> [Task requirements]: Retype the material that follows, keeping every word as it is.

Dataset rows
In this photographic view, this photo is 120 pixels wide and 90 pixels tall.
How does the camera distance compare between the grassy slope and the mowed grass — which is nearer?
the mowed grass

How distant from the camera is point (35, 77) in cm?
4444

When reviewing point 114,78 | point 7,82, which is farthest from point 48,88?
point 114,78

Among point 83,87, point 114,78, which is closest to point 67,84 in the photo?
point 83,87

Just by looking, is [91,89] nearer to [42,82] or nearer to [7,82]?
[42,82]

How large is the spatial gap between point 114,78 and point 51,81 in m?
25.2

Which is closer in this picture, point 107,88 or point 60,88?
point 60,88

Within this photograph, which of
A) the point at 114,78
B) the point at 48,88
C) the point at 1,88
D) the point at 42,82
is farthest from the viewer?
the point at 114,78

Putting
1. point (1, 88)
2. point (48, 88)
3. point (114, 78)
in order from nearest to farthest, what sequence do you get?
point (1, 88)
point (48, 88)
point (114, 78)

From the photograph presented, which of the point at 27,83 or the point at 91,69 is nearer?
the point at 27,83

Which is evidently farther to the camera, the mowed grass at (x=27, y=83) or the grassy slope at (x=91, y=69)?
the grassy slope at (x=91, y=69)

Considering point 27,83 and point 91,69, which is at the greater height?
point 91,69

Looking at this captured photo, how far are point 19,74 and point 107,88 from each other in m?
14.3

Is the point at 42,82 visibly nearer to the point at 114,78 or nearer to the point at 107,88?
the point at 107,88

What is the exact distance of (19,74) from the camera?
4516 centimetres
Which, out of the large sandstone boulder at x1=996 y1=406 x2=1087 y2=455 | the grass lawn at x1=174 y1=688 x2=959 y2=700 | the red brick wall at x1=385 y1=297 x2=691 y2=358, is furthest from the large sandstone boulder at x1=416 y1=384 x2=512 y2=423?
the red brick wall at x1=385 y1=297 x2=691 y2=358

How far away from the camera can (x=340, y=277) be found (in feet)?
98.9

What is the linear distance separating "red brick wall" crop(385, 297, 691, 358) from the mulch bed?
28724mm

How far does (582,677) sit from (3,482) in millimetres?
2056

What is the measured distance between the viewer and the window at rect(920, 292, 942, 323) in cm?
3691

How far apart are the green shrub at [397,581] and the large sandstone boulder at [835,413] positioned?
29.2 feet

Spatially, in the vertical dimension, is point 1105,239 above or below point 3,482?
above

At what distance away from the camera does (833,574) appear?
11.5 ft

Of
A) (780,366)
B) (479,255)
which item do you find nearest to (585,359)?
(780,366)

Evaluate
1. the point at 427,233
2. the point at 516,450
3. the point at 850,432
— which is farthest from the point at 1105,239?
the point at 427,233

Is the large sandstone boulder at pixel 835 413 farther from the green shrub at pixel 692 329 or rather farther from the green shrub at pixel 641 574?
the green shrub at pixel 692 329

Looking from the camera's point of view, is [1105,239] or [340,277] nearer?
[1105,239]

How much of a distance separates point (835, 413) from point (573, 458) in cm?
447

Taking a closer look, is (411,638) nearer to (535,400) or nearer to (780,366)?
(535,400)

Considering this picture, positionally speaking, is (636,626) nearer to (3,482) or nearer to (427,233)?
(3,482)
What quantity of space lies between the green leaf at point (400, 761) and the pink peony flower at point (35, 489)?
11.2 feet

> [Correct result]:
In this photographic view, this photo is 120 pixels wide and 90 pixels tall.
How does the camera distance compare between the grassy slope and the mowed grass — which is nearer?
the mowed grass

How distant from the camera is point (35, 77) in cm?
4444

When reviewing point 114,78 | point 7,82, which is farthest from point 48,88?
point 114,78

Among point 83,87, point 114,78, which is closest to point 67,84 in the photo?
point 83,87

Just by looking, is [91,89] nearer to [42,82] or nearer to [7,82]?
[42,82]

How large is the spatial gap between point 114,78 and point 51,81 in m?
25.2

Which is closer in this picture, point 107,88 or point 60,88?
point 60,88

Within this photograph, which of
A) the point at 114,78
B) the point at 48,88
C) the point at 1,88
D) the point at 42,82
is farthest from the viewer?
the point at 114,78

Putting
1. point (1, 88)
2. point (48, 88)
3. point (114, 78)
in order from nearest to farthest, what sequence do you get?
point (1, 88)
point (48, 88)
point (114, 78)

From the photograph presented, which of the point at 27,83 or the point at 91,69 is nearer?
the point at 27,83

Which is evidently farther to the camera, the mowed grass at (x=27, y=83) or the grassy slope at (x=91, y=69)?
the grassy slope at (x=91, y=69)

Considering point 27,83 and point 91,69, which is at the greater height?
point 91,69

Looking at this captured photo, how far are point 19,74 and point 107,88 from each other in m?
14.3

Is the point at 42,82 visibly nearer to the point at 114,78 or nearer to the point at 107,88?
the point at 107,88

What is the exact distance of (19,74) from the camera?
4516 centimetres
Which, out of the large sandstone boulder at x1=996 y1=406 x2=1087 y2=455 | the grass lawn at x1=174 y1=688 x2=959 y2=700 | the red brick wall at x1=385 y1=297 x2=691 y2=358, is furthest from the large sandstone boulder at x1=416 y1=384 x2=512 y2=423?
the red brick wall at x1=385 y1=297 x2=691 y2=358

How far away from the camera can (x=340, y=277) be found (in feet)?
98.9

What is the linear distance separating "red brick wall" crop(385, 297, 691, 358) from the mulch bed?
28724mm

How far does (582,677) sit from (3,482) in millimetres?
2056

What is the measured distance between the viewer and the window at rect(920, 292, 942, 323) in cm?
3691

How far apart are the green shrub at [397,581] and the large sandstone boulder at [835,413] positioned?
29.2 feet

Spatially, in the vertical dimension, is point 1105,239 above or below point 3,482?
above

At what distance away from the camera does (833,574) appear?
11.5 ft

Of
A) (780,366)
B) (479,255)
which item do you find nearest to (585,359)?
(780,366)

Evaluate
1. the point at 427,233
2. the point at 516,450
3. the point at 850,432
— which is farthest from the point at 1105,239?
the point at 427,233

Is the large sandstone boulder at pixel 835 413 farther from the green shrub at pixel 692 329 or rather farther from the green shrub at pixel 641 574?
the green shrub at pixel 692 329

Looking from the camera's point of view, is [1105,239] or [340,277] nearer?
[1105,239]

How much of a distance separates point (835, 413) from point (573, 458) in cm?
447

Taking a closer look, is (411,638) nearer to (535,400) or nearer to (780,366)?
(535,400)

Considering this picture, positionally speaking, is (636,626) nearer to (3,482) or nearer to (427,233)?
(3,482)
What quantity of space lies between the green leaf at point (400, 761) and the pink peony flower at point (35, 489)?
11.2 feet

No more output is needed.